The study was conducted by a team of researchers in the US by New Haven Mental Health Outreach and included 877 low-income women.

Researcher Joanne Goldblum, of the National Diaper Bank Network, which supports nappy banks, said: "A mother's number-one priority is meeting her children's basic needs. Diapers are a basic need, akin to food and housing. But unlike those other things, there are no public programmes parents can turn to for help."

Women who reported needing nappies also found it more difficult to manage stress, depression and trauma, according to the study published in the Pediatrics journal.

Hispanic mothers and grandmothers raising children were more likely to experience difficulty keeping a sufficient supply of nappies.

Researcher Dr Megan Smith, Assistant Professor at the Yale School of Medicine, warned that parental stress and depression could negatively impact children.

"Many women who had trouble obtaining diapers also reported significant mental distress.
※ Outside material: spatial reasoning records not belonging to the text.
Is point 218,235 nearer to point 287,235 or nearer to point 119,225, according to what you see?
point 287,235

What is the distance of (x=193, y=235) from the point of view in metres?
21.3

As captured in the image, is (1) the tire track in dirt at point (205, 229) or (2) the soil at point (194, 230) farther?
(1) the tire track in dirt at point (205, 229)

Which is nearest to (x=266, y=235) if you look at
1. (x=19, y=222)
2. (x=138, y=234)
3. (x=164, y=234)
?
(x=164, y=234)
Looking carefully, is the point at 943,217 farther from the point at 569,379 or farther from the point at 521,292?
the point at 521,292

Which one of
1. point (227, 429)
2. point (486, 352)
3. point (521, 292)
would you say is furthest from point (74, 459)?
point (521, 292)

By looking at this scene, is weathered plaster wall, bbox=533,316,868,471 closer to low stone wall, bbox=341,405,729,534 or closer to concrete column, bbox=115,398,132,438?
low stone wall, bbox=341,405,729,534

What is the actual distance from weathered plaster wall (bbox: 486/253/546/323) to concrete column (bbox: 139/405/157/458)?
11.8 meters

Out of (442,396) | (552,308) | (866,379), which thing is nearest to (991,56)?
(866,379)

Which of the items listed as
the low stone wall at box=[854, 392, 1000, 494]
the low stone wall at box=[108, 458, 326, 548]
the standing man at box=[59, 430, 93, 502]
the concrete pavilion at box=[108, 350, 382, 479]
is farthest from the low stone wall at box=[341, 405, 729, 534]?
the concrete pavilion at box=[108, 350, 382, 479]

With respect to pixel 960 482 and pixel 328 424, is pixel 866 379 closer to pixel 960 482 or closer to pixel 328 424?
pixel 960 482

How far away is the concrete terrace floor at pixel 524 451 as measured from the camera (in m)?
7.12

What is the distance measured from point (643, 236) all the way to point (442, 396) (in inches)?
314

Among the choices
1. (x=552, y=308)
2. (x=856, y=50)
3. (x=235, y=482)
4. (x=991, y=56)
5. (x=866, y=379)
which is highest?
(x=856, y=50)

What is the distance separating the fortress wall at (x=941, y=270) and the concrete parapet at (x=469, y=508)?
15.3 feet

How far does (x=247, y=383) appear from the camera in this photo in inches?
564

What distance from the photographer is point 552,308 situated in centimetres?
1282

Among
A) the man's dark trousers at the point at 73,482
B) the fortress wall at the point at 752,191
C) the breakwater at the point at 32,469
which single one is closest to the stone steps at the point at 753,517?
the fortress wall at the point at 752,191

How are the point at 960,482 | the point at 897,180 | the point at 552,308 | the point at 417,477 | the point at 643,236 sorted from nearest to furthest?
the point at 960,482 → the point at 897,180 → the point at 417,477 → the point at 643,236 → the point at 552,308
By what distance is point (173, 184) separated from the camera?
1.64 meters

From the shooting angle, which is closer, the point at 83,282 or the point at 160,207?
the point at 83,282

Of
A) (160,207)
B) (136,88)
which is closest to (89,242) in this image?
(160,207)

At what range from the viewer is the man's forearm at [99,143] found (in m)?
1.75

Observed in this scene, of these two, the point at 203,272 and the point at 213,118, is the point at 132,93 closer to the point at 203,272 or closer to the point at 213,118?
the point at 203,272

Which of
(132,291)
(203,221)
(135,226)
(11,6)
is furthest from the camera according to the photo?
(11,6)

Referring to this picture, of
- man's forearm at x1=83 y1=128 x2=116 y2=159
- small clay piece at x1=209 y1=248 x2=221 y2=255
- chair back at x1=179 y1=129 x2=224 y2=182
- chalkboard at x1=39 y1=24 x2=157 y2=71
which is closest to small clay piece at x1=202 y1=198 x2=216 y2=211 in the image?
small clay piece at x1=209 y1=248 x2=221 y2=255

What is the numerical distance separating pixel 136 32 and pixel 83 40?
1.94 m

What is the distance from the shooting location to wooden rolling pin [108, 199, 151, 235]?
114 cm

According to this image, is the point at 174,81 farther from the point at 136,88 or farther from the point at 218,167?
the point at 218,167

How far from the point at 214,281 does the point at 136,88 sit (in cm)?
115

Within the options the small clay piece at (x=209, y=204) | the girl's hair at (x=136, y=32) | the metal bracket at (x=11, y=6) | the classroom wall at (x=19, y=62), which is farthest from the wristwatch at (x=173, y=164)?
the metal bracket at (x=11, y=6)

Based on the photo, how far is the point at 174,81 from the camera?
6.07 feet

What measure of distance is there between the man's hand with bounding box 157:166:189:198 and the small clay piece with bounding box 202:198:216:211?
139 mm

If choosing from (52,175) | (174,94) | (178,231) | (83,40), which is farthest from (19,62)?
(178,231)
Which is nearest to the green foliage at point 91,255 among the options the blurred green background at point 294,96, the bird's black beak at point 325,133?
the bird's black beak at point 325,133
Health care providers should recognise diapering difficulties as a serious issue and possibly an indicator of mental health need."

Study co-author Dr Alison Weir said: "We knew that diaper need harms babies, who are prone to rashes or more serious infections when not changed frequently enough.

"Our research raises concerns about the long-term impact. When parents have high levels of stress or depression, children are at greater risk for social, emotional and behavioural problems. That has far-reaching effects on a child's development and success in school."